瀧川 正実 2015/12/16 7:00

通販・ECサイトの運営に混乱を招く可能性が懸念された特定商取引法の見直し論議で、モールなどを含めた通販・ECの広告に関する規制が見送られることになりそうです。議論を進めていた内閣府消費者委員会特定商取引法専門調査会(特商法専門調査会)は、通販・EC関連の規制について「見送り」という方向で報告書の取りまとめを進めています。特商法専門調査会が出した12月14日時点での報告書案の内容とは? 広告業界に携わる人、通販・ECに関わる人は要チェックです。

最大の懸念点だった広告への取消権付与は見送りへ

内閣府消費者委員会特定商取引法専門調査会で議論されていた、通販・ECに関わる主な見直しは次の通りです。

通販・EC業界、広告業界から最も注目された論点は、「虚偽・誇大広告への取消権の付与」という議論でした。

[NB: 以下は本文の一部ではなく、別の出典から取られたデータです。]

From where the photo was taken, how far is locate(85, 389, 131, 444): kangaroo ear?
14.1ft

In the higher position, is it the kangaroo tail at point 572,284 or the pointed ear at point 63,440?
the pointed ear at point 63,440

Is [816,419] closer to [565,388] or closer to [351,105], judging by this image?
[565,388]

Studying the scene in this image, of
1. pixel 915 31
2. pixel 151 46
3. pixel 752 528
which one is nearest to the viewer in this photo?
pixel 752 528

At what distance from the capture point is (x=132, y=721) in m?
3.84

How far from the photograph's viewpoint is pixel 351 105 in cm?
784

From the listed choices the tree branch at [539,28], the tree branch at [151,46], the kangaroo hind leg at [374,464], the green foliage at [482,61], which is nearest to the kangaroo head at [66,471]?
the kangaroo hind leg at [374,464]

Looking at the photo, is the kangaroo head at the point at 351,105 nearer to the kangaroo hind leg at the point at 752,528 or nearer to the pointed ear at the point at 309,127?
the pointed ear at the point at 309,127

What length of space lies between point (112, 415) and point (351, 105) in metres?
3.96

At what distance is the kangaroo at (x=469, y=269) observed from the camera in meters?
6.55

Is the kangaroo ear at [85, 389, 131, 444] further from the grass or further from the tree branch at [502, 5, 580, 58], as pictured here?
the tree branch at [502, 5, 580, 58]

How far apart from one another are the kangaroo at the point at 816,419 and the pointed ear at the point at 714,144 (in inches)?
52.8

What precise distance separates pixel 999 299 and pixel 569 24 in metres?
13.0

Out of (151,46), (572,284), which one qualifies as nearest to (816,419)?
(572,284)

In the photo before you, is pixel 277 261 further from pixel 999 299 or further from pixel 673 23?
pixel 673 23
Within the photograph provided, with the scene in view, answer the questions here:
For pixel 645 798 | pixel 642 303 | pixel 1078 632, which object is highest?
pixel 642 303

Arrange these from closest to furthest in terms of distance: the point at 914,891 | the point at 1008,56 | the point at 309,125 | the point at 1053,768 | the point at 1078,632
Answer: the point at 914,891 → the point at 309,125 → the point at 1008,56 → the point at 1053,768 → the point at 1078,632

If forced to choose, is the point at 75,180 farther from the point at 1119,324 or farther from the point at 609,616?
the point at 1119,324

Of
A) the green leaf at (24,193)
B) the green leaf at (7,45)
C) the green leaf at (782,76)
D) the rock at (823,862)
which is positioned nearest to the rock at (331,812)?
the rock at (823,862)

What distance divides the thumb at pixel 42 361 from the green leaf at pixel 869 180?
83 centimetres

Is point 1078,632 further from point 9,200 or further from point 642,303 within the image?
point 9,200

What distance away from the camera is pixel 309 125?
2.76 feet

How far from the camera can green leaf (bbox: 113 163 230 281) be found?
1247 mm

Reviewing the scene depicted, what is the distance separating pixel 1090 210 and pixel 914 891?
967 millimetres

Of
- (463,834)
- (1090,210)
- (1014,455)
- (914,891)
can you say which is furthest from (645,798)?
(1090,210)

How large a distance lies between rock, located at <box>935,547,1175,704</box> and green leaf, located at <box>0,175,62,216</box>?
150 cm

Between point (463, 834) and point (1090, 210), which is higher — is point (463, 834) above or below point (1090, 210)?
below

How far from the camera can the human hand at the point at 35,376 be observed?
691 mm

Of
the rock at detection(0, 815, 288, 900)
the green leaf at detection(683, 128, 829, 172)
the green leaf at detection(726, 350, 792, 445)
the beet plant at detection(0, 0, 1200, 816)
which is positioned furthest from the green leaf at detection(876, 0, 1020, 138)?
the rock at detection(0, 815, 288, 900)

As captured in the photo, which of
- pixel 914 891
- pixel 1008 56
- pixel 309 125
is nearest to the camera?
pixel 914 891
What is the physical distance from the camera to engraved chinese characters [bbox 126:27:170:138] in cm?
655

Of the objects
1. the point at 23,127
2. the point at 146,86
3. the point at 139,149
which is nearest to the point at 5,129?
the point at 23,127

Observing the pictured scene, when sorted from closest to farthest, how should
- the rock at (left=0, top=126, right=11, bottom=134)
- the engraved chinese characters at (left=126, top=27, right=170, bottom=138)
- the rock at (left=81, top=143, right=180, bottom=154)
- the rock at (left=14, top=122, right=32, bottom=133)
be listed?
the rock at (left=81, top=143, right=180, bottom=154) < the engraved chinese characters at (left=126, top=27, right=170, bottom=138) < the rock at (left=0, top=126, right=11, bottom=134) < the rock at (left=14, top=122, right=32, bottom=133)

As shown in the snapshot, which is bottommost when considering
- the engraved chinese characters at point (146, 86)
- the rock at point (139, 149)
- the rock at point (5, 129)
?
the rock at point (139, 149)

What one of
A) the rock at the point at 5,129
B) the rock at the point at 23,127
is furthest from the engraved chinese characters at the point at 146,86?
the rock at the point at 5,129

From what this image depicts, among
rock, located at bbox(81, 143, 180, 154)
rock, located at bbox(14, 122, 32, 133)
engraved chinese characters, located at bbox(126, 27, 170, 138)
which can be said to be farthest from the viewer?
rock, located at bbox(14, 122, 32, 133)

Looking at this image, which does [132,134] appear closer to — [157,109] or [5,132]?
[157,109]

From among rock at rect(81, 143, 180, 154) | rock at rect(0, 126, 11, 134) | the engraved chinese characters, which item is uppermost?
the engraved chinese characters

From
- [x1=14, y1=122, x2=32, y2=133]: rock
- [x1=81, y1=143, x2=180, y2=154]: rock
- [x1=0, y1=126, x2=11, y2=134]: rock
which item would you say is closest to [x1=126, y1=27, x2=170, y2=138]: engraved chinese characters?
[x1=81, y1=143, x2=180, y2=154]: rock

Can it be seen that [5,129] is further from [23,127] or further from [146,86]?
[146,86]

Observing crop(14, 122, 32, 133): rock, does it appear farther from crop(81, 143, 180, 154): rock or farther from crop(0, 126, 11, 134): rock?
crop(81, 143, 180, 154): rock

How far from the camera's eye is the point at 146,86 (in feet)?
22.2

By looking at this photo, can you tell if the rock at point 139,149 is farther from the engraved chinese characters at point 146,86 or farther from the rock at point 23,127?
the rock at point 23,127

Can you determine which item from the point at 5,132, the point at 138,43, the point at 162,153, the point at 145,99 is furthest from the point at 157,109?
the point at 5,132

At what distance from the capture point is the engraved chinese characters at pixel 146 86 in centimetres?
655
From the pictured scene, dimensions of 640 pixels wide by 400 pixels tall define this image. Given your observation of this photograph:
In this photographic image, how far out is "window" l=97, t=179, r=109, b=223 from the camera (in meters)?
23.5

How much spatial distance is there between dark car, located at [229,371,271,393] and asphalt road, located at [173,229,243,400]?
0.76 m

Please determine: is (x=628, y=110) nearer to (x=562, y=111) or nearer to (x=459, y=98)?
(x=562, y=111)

もともとは悪質な事業者を排除するために始まった「虚偽・誇大広告への取消権の付与」の議論ですが、改正によって健全な事業者が大きな影響を受けてしまう可能性が浮き彫りとなりました。

広告規制の強化は見送りへ。通販・ECの人は知っておくべき特商法改正の最新動向①
調査会が示した「通信販売の『誇大広告』に関する商品・サービス別苦情相談件数」だが……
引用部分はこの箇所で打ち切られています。